AIM OF THE TASK ->
A single number is wanted: how many lines of the data below include the string "noscript"?

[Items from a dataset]
++++++++++

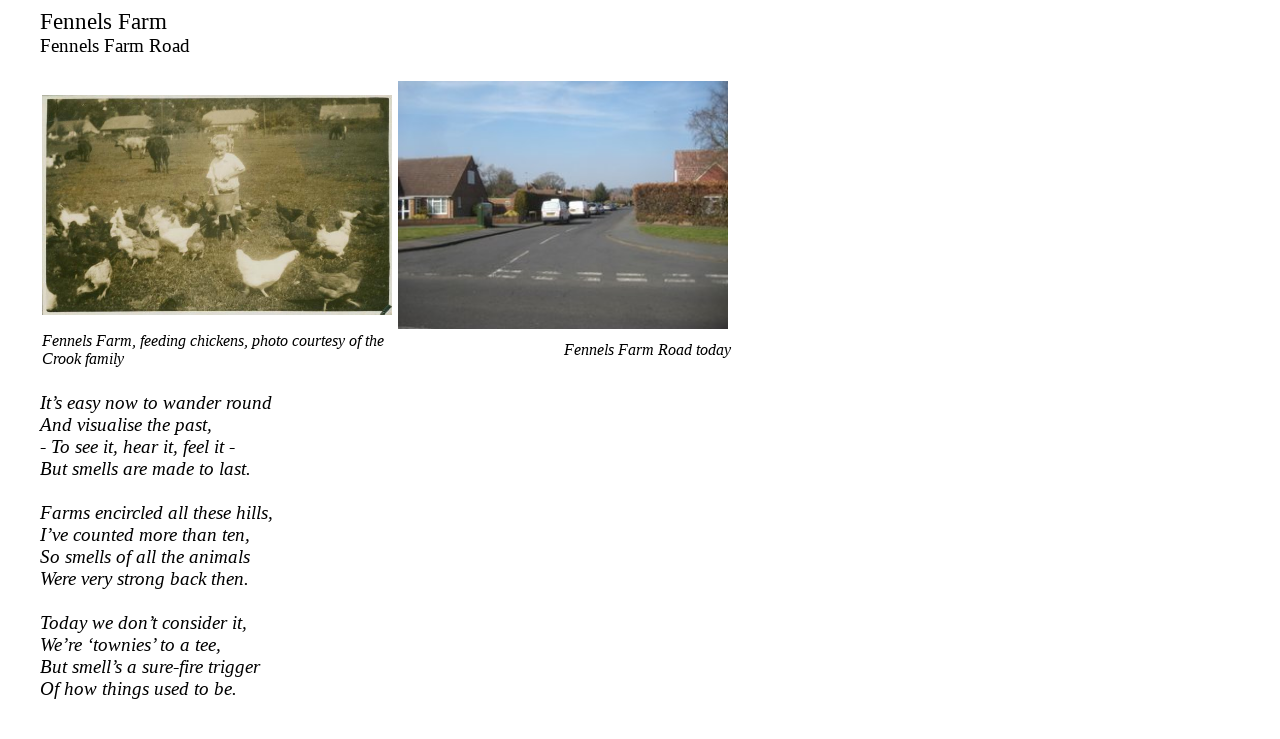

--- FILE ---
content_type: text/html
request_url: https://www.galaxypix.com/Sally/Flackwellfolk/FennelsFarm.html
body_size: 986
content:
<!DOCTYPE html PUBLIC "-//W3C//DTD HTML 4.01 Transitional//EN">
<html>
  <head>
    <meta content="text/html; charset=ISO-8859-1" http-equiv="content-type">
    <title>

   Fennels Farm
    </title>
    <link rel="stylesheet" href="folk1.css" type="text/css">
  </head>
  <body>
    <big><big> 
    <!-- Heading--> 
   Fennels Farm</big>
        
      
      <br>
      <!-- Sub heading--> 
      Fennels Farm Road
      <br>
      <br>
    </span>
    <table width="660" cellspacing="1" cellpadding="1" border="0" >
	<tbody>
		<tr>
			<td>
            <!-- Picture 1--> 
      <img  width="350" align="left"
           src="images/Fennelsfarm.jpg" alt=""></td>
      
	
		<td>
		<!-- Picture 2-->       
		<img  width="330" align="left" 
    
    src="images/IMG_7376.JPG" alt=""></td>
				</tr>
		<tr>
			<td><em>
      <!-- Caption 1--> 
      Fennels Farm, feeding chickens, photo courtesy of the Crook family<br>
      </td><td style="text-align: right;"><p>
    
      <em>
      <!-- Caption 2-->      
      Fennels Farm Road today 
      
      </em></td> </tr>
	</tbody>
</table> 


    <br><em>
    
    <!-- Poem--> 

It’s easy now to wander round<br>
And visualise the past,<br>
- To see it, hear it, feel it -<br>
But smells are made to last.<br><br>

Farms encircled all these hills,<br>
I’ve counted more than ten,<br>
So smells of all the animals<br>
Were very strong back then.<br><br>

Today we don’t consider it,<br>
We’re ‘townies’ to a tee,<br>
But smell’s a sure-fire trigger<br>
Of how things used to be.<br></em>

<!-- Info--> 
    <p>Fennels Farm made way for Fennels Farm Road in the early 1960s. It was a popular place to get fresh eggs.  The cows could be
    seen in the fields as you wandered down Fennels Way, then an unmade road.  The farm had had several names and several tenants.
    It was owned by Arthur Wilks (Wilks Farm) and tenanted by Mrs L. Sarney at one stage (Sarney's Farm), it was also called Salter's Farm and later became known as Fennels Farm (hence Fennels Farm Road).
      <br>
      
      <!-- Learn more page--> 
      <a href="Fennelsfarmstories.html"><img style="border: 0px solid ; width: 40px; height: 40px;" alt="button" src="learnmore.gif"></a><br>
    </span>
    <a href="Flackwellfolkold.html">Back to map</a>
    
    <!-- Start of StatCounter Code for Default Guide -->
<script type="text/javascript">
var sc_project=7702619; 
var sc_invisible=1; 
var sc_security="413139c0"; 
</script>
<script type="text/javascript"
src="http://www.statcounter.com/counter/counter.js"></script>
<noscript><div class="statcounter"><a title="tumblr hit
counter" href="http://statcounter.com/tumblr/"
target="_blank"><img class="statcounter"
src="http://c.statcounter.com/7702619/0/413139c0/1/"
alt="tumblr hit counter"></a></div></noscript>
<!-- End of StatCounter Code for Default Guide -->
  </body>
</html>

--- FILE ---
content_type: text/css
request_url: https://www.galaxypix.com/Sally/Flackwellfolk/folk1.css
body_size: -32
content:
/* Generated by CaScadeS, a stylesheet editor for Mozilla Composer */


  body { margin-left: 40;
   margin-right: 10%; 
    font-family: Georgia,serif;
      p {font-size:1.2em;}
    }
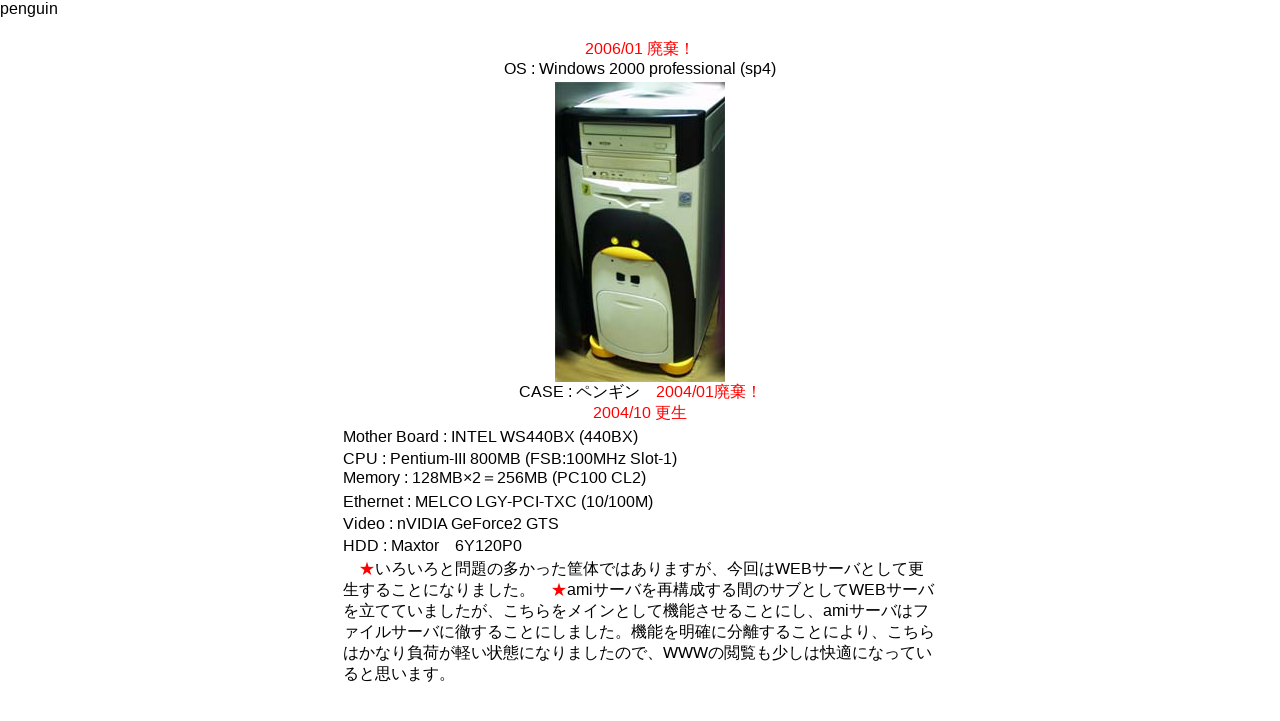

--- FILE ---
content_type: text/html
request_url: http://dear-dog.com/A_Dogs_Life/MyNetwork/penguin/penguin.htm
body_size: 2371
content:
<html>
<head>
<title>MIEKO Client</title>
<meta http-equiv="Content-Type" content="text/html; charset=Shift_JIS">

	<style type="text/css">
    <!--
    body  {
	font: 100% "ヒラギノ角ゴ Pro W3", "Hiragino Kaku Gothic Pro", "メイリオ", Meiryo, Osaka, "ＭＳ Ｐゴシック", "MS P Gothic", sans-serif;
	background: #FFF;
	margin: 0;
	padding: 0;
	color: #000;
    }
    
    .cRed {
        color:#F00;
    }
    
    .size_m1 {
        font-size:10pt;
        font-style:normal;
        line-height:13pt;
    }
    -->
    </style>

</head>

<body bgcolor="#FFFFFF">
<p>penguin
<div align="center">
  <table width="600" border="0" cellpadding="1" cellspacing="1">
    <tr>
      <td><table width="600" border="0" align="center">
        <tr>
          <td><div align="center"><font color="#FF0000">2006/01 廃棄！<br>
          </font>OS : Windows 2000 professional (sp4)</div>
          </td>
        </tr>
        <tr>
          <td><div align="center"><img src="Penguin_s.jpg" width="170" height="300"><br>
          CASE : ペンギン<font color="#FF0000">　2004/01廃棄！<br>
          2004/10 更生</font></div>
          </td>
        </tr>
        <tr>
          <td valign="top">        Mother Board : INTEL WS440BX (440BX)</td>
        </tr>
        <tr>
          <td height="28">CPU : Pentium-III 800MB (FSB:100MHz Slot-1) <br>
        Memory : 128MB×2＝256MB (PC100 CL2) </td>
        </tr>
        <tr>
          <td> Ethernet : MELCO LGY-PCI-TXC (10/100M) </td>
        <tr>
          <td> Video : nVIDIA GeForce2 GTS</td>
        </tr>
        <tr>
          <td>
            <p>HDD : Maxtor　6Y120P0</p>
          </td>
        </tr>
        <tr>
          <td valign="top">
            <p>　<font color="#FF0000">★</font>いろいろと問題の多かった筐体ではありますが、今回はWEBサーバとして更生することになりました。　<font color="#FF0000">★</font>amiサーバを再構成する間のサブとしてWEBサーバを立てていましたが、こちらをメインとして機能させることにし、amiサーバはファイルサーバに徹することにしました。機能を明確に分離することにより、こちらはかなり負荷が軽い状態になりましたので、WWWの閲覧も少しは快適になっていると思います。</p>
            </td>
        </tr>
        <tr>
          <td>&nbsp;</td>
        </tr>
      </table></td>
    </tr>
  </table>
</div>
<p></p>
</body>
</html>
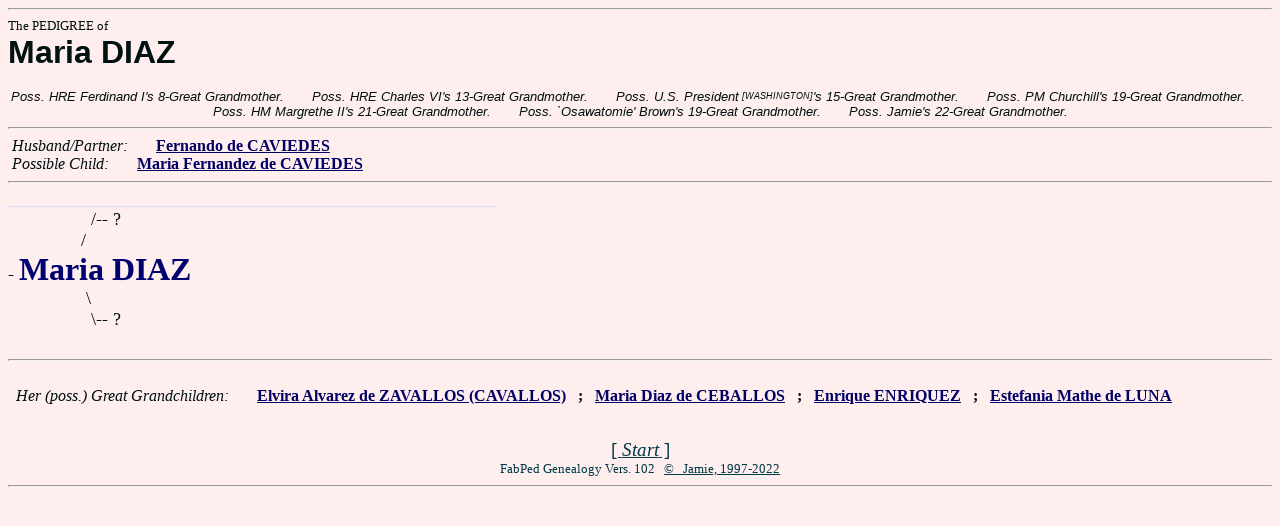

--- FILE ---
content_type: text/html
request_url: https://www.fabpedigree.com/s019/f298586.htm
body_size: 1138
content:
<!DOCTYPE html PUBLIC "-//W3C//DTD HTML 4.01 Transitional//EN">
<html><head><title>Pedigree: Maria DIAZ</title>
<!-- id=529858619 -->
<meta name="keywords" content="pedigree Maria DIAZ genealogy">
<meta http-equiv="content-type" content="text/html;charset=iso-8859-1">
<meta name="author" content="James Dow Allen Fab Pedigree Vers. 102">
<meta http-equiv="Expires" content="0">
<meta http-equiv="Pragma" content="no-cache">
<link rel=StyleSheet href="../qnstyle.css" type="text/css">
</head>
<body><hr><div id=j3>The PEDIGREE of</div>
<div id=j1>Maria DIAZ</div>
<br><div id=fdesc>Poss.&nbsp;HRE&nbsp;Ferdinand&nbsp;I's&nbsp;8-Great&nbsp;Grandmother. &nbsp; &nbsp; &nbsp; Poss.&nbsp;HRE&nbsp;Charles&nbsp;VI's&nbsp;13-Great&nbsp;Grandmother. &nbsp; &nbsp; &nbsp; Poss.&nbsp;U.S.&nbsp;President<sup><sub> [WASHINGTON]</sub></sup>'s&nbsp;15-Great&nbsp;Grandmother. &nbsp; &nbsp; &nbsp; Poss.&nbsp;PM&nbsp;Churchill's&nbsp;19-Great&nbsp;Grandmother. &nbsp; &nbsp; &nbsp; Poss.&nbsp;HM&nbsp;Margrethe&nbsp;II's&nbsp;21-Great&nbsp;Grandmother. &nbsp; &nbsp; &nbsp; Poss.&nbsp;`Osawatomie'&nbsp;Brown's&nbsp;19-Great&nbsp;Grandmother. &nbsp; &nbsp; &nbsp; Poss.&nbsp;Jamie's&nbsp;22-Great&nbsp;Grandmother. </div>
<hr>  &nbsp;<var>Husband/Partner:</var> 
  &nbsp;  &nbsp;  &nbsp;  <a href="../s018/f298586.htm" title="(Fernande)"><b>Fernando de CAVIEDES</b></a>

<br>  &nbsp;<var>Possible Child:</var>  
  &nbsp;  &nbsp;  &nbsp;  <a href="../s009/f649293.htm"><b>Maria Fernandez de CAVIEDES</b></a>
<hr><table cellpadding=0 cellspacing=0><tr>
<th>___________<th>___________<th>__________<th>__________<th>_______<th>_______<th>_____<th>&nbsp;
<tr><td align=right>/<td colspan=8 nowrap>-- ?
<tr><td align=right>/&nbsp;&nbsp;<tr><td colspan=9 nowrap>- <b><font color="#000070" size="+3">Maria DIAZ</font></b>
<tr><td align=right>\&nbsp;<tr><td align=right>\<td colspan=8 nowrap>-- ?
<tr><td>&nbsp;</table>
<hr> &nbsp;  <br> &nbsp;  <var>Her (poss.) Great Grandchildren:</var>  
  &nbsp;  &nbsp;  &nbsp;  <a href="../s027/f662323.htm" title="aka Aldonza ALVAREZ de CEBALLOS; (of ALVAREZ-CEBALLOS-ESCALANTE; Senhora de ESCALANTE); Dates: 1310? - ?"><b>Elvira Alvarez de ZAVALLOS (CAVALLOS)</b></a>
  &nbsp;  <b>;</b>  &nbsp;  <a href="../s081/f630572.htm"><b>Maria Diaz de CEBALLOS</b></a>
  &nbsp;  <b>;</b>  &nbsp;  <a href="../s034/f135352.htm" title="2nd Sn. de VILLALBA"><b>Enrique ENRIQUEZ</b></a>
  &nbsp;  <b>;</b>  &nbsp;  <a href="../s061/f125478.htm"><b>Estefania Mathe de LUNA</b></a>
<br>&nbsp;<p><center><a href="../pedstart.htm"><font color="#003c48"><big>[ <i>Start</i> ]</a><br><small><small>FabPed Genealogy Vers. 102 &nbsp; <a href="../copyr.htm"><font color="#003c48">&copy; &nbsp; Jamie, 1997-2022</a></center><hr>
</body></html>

++++++++++

YOUR SOLUTION ->
2